Task description — Work through the material below line by line and say how many lines include the word "Pack". Only the number, please.

Data in this exercise —
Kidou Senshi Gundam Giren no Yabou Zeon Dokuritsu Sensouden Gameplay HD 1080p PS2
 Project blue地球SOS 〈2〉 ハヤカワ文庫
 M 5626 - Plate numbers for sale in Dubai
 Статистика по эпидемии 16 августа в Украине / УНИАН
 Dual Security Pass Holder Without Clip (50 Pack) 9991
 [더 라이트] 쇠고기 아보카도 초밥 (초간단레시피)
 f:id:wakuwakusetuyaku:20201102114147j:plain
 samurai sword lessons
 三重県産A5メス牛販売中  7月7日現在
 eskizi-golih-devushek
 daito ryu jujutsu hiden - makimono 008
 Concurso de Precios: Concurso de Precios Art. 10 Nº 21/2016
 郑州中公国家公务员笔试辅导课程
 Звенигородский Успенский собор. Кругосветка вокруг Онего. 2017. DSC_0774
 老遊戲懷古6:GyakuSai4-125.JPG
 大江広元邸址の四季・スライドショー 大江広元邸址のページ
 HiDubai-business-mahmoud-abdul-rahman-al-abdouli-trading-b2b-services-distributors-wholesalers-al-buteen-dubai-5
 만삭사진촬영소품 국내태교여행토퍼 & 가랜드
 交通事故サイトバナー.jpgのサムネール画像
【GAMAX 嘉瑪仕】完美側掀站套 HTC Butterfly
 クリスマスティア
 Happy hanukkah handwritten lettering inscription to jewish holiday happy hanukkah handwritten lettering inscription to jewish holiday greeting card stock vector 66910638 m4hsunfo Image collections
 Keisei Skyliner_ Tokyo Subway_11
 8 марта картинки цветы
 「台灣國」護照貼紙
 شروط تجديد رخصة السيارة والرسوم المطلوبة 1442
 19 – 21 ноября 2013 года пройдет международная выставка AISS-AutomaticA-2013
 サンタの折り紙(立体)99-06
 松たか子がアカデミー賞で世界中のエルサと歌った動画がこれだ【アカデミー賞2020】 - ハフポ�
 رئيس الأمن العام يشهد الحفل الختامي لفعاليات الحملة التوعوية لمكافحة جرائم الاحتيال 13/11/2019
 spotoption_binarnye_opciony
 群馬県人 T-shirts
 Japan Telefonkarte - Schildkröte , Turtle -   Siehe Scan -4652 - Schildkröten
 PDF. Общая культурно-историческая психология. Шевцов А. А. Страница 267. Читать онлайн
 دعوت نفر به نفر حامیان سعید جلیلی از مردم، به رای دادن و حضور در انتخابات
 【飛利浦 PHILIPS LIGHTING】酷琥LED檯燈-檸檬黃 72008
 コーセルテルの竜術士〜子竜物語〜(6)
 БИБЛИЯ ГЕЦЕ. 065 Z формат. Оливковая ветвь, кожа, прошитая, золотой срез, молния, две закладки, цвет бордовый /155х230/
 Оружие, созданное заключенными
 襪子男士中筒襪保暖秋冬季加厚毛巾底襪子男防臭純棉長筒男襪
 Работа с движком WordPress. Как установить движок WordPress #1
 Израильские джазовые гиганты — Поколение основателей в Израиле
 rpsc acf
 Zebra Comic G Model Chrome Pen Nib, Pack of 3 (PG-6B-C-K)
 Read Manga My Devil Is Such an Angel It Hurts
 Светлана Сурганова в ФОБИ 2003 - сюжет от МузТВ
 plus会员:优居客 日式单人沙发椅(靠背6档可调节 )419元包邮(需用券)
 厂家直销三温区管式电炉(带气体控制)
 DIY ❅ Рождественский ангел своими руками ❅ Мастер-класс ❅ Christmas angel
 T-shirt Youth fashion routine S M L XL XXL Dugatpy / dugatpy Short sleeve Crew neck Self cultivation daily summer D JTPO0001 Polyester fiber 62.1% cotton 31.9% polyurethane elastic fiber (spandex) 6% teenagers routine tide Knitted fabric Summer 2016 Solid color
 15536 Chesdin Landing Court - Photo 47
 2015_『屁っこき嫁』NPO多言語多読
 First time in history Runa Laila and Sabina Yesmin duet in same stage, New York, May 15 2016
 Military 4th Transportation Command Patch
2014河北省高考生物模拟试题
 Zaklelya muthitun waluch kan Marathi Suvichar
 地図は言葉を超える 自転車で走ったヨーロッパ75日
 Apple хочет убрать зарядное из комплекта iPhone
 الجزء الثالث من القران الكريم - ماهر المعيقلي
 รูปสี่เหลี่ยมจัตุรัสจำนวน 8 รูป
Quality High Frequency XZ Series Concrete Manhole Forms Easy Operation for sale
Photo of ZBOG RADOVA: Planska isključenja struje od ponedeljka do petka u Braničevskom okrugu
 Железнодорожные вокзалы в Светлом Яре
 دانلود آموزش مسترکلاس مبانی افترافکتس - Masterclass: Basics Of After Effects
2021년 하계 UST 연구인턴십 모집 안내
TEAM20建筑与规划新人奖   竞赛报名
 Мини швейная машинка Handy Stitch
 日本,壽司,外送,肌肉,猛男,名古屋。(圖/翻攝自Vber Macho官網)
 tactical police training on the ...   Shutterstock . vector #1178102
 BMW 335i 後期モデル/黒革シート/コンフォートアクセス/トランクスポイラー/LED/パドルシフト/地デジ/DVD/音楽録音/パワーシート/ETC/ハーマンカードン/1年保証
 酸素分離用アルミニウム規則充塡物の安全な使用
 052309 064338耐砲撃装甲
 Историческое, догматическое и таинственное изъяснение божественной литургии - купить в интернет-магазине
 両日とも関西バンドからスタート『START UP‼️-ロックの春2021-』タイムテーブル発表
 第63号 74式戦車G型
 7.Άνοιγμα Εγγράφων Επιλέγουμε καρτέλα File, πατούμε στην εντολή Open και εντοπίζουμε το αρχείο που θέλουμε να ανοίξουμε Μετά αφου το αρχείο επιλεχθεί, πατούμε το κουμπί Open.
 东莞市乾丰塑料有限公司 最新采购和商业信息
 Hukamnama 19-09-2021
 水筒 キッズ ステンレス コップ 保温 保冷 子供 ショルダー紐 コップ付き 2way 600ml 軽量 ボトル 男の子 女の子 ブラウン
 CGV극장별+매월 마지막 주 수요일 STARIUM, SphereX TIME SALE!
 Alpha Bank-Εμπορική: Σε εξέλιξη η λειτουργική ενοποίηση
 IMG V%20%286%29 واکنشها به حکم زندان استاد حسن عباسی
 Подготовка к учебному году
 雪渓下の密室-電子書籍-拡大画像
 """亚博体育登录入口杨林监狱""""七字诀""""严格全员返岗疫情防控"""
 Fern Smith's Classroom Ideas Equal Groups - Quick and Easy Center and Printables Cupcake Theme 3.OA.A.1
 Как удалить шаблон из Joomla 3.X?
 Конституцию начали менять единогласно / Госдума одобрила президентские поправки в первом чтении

Result for this exercise — 2